Premier long métrage de la réalisatrice franco-chinoise Yé Yé, le documentaire H6 nous entraine au sein de l’hôpital numéro 6 de Shanghai.  Durant 4 mois, Yé Yé a suivi, armée de sa caméra, des patients entourés par leur famille dont la maladie ou l’accident a bouleversé la vie. Défilent alors sur l’écran, une femme à l’agonie, un tétraplégique, une petite fille renversée par un bus, un homme avec le genou en vrac, une jeune fille accidentée...

Rien de très gai a priori. Pour autant ce documentaire est passionnant par ce qu’il dit de la société chinoise. En effet la réalisatrice nous décrit en immersion et avec une grande humanité, sans faire appel à de quelconques commentaires en voix off, un système nullement communiste où l’argent est roi. Pour de meilleurs soins, il faut avant tout payer : que ce soit une « aide-soignante » privée  dont on ne sait pas si elle soulage vraiment ses clients, le coiffeur « du secteur tertiaire » ou bien encore le chirurgien qui ne tentera l’opération de la dernière chance  que pour des sommes exorbitantes. L’alternative est alors une sorte de rebouteux peut-être efficace dans sa pratique mais en tout cas expéditif dans ses méthodes et dont le credo est « je ne vous oblige pas, payez le chirurgien si vous préférez ». Mais quand on vient de la campagne et que l’on n’a pas d’argent, a-t-on vraiment le choix ?

### CONSIGNE A:
Selon la critique du documentaire H6, pendant combien de temps Yé Yé a-t-elle suivi des patients ?
### CONSIGNE B:
Reprenez la critique du documentaire H6 et poursuivez-la à la suite de sa dernière phrase.
Les entrées proviennent d'une source distincte de celle du texte.

Entrées provenant d'une collection

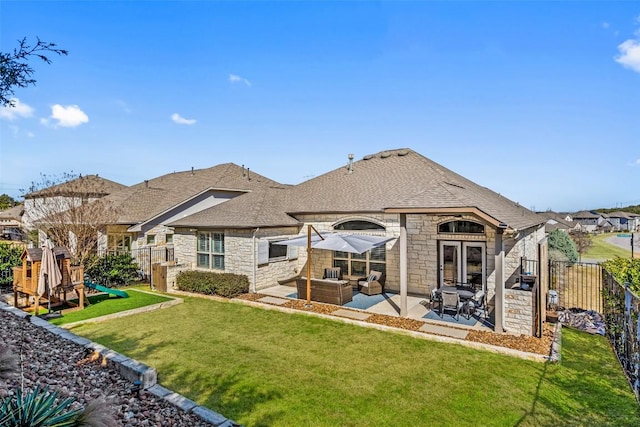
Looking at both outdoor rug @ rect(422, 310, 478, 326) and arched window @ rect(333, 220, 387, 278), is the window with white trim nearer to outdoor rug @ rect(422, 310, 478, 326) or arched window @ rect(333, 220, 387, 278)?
arched window @ rect(333, 220, 387, 278)

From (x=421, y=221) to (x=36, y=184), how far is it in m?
22.7

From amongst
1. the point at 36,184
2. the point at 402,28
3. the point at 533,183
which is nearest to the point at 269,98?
the point at 402,28

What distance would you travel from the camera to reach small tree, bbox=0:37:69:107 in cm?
556

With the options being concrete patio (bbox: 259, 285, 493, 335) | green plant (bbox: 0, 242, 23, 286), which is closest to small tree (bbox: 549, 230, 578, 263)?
concrete patio (bbox: 259, 285, 493, 335)

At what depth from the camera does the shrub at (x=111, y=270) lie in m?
16.5

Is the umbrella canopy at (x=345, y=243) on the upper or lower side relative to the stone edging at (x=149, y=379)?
upper

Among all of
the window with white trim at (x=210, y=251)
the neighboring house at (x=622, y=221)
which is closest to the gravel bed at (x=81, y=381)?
the window with white trim at (x=210, y=251)

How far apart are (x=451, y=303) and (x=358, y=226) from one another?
5723 mm

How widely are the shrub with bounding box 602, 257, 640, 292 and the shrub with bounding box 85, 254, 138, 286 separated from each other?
63.5 feet

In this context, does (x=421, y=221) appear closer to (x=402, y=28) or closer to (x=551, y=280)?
(x=551, y=280)

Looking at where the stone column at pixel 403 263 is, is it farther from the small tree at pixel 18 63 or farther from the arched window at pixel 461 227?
the small tree at pixel 18 63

### RÉPONSE RÉDIGÉE A:
Pendant quatre mois.

### RÉPONSE RÉDIGÉE B:
Passant dans son découpage de visages en gros plans trahissant la souffrance ou l’inquiétude à des plans d’ensemble de l’hôpital qui le rendent semblable à une usine, ce documentaire  nous fait prendre conscience des différences d’échelles dans la pratique de la médecine de la première puissance économique mondiale.  Préparation de médicaments et de perfusions à la chaine avec des procédés qui feraient bondir n’importe quel hygiéniste en France, images de salles d’attente que l’on croiraient extraites de reportages de halls d’embarquement lors d’une grève des contrôleurs aériens, tout semble démesuré. Une dilatation des espaces qui se retrouve également dans l’origine des patients. On pense à ces villageois qui ne pourront pas trouver assez d’argent pour les soins après avoir entrepris un périple de plusieurs jours pour se rendre à l’hôpital alors que les citadins auront plus de latitude quand il s’agira de faire un choix pour leur santé grâce à un niveau de vie supérieur.

Heureusement certaines personnalités égayent un peu le film, que ce soit le père de la jeune fille accidentée qui chante malgré la perte de sa femme ou bien cet homme qui pratique une gymnastique quotidienne avant de travailler. Dans son premier long métrage, Yé Yé a su relater sans faire de compromis et sans tomber dans le misérabilisme une situation dans laquelle l’humain ne résiste que par l’attachement aux liens familiaux et la tendresse que certains accordent à leurs proches malgré le peu de temps accordé pour les visites.

Au final ce documentaire montre que de toute évidence le dicton « il vaut mieux être riche et en bonne santé que pauvre et malade » s’applique parfaitement à la Chine contemporaine.